Budismo. Texto de Alexandre Berzin. Tradução Rosa Frazão.
COMPARAÇÃO – HINAYANA E MAHAYANA. Os termos Hinayana (Veículo
Menor ou Veículo Modesto) e Mahayana (Veículo Maior ou Veículo
Vasto) surgiram com o Sutra Prajnaparamita (O Sutra da Sabedoria
Discriminativa de Longo Alcance, O Sutra da Sabedoria da Perfeição). Mas
são termos que podem ter uma conotação um tanto depreciativa, engrandecendo o
Mahayana e desvalorizando o Hinayana. Entretanto, as alternativas também tem
seus problemas, então usarei os termos que são normalmente utilizados, que são
mais conhecidos. O Hinayana engloba dezoito escolas. As mais importantes para o
nosso objetivo são a Sarvastivada e a Theravada. A Theravada é a escola
dominante hoje no Sri Lanka e Sudeste Asiático. A Sarvastivada era amplamente
difundida no Norte da Índia quando os tibetanos começaram a viajar para lá e
transplantar o budismo para o Tibete. A Sarvastivada possuía dois ramos
principais, baseados em diferente filosofias: o Vaibhashika e o Sautrantika.

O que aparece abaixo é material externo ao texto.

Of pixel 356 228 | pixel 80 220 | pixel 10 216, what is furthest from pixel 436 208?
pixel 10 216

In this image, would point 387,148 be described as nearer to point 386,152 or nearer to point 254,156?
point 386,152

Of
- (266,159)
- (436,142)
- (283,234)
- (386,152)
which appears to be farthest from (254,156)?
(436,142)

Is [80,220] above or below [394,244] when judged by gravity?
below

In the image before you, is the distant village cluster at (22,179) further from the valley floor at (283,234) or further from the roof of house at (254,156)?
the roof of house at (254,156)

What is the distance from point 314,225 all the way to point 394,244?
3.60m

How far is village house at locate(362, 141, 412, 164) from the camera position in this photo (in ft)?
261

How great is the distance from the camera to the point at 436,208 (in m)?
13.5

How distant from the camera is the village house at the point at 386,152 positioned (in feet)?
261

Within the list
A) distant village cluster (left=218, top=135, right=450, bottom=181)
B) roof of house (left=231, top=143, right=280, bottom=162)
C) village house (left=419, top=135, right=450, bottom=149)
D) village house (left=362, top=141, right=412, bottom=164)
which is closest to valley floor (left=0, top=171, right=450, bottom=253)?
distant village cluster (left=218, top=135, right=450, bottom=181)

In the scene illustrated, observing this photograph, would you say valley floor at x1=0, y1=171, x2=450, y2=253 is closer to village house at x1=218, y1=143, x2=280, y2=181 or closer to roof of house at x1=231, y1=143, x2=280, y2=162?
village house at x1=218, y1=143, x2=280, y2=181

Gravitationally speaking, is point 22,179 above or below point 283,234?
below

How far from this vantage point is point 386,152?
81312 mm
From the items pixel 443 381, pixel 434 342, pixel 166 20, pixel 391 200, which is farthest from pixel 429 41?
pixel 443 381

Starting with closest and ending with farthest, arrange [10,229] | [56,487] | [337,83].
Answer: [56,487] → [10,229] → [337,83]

O
sistema de ensinamentos Hinayana estudado nas universidades monásticas da
Índia, como Nalanda, e mais tarde pelos tibetanos Mahayanistas, provém dessas
duas escolas. Já a linhagem de votos monásticos seguida pelos tibetanos vem de
outra subdivisão da Sarvastivada, a Mulasarvastivada. Bhudas e Arhats. EXISTE UMA DIFERENÇA bastante
significativa entre as apresentações Hinayana e Mahayana no que diz respeito a
arhats e budas. Ambas concordam que arhats, ou seres liberados, são mais
limitados que os budas, seres iluminados. O Mahayana coloca essa diferença em
termos de dois conjuntos de obscurecimentos: os emocionais, que impedem a
liberação, e os cognitivos, que impedem a onisciência. Os arhats estão livres
apenas do primeiro, enquanto os budas estão livres dos dois. Essa divisão não é
encontrada no Hinayana. É uma definição exclusivamente Mahayana. Para obtermos
liberação ou iluminação, tanto o Hinayana quanto o Mahayana afirmam que é
necessária a cognição não conceitual da ausência de uma “alma” impossível. Essa
ausência de “alma”, ou anatma em sânscrito — o idioma
principal das escrituras Sarvastivadas e Mahayanas — e anatta em
pali — o idioma das escrituras Theravada — é frequentemente traduzida como
ausência de um “eu”. As escolas Hinayana afirmam que essa ausência de uma
“alma” impossível aplica-se apenas a pessoas e não a fenômenos. Pessoas não
possuem uma “alma”, um atman, invulnerável, sólida, que pode ser
separada do corpo e da mente e reconhecida. Tal “alma” é impossível. Através
apenas da compreensão de que não existe algo que seja a “alma” de uma pessoa, é
possível tornar-se um arhat ou um buda. A diferença fica por conta da
quantidade de força positiva, ou “mérito”, acumulada. Os budas possuem muito
mais força positiva do que os arhats, por terem desenvolvido a aspiração
iluminadora de bodhichitta. O Mahayana afirma que budas compreendem a ausência
de uma “alma” impossível tanto no que diz respeito à pessoas quanto aos
fenômenos. Eles chamam isso de “vacuidade”. As várias escolas indianas Mahayana
discordam quanto aos arhats terem ou não a compreensão da vacuidade dos
fenômenos. Dentro do Mahayana, a escola Prasangika Madhyamaka afirma que eles
têm essa compreensão. Entretanto, as quatro tradições tibetanas apresentam
explicações diferentes da Prasangika. Algumas dizem que a compreensão dos
arhats sobre a vacuidade dos fenômenos é diferente da compreensão dos budas;
outras dizem que as duas vacuidades são a mesma. Algumas dizem que o escopo dos
fenômenos aos quais a vacuidade se aplica é mais limitado para os arhats do que
para os budas; e algumas dizem que não. Aqui, não precisamos de todos esses
detalhe. Questões Adicionais a Respeito a Arhats e Bhudas. NO QUE DIZ
respeito a arhats e budas, Hinayana e Mahayana diferem em muitos outros pontos.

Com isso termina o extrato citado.